Entre outros, Frederico Marques (Elementos de direito processual penal, v. IV, p. 89), Tourinho Filho (Comentários ao Código de Processo Penal, v.1. p. 530), Tales Castelo Branco (Da prisão em flagrante, p. 71), Guilherme de Souza Nucci (Código de Processo Penal Comentado, p. 609), Nestor Távora e Rosmar Rodrigues Alencar ( Curso de Direito Processual Penal, p. 596) defendem a impossibilidade do flagrante, aduzindo, em suma, a impossibilidade, no momento da prisão em flagrante, de se comprovar a habitualidade que torna a conduta ilícita.

Tourinho Filho comenta:

“Não concebemos o flagrante no crime habitual. Este ocorre quando a conduta típica se integra com a prática de várias ações que, insuladamente, são indiferentes legais. Ora, quando a polícia efetua a prisão em flagrante, na hipótese de crime habitual, está surpreendendo o agente na prática de um só ato. O auto de prisão vai apenas e tão-somente retratar aquele ato insulado. Não os demais. Aquele ato insulado constitui um indiferente legal.” (Filho, Tourinho. Apud Távora, Nestor; Alencar, Rodrigues. Curso de Direito Processual Penal. 8 ed. rev. ampl. e atual.: Salvador, JusPodivm, 2013, p.  569)

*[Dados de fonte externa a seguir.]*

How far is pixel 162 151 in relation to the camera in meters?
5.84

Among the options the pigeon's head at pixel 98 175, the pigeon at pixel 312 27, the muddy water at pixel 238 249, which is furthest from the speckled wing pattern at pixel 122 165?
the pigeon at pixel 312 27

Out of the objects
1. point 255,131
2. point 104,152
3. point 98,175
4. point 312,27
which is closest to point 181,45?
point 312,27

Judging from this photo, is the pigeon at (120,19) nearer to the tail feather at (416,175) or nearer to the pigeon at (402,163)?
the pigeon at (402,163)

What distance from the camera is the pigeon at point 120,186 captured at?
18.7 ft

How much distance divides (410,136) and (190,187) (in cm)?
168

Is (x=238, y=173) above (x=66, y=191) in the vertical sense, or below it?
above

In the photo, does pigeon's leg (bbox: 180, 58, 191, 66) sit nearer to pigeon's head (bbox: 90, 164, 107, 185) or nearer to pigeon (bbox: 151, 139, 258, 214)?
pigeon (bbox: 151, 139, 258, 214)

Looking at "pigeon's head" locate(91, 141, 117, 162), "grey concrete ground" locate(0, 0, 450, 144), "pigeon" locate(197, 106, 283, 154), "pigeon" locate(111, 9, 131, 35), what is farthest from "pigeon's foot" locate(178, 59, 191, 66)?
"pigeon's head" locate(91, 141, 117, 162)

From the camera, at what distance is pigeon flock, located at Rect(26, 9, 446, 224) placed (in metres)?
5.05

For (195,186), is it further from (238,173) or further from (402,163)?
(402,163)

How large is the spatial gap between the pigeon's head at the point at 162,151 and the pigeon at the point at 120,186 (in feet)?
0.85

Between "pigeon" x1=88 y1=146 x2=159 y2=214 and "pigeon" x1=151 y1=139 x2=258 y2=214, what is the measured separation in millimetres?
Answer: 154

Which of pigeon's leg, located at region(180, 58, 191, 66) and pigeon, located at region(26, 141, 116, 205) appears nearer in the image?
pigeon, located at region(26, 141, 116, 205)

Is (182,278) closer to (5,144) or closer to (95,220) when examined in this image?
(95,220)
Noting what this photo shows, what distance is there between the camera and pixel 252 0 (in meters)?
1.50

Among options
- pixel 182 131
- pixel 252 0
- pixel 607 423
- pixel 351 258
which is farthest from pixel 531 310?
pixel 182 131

Guilherme de Souza Nucci, por sua vez, leciona:

“Crimes habituais: não admitem prisão em flagrante. O delito habitual é aquele cuja consumação se dá através da prática de várias condutas, em sequência, de modo a evidenciar um comportamento, um estilo de vida do agente, que é indesejável pela sociedade, motivo pelo qual foi objeto de previsão legal. Uma única ação é irrelevante para o Direito Penal. Somente o conjunto se torna figura típica, o que é fruto da avaliação subjetiva do juiz, dependente das provas colhidas, para haver condenação. Logo, inexiste precisão para determinar ou justificar o momento do flagrante. Diversamente, o crime permanente, com o qual é frequentemente confundido – a ponto de alguns sustentarem que exista crime habitual permanente -, consuma-se em uma única conduta, capaz de determinar o resultado, sendo que este arrasta-se sozinho, sem interferência do agente, que se omite.”(Nucci, Guilherme de Souza. Código de Processo Penal Comentado. 9 ed. rev. atual. e ampl.: São Paulo, Revista dos Tribunais, 2009, p. 609)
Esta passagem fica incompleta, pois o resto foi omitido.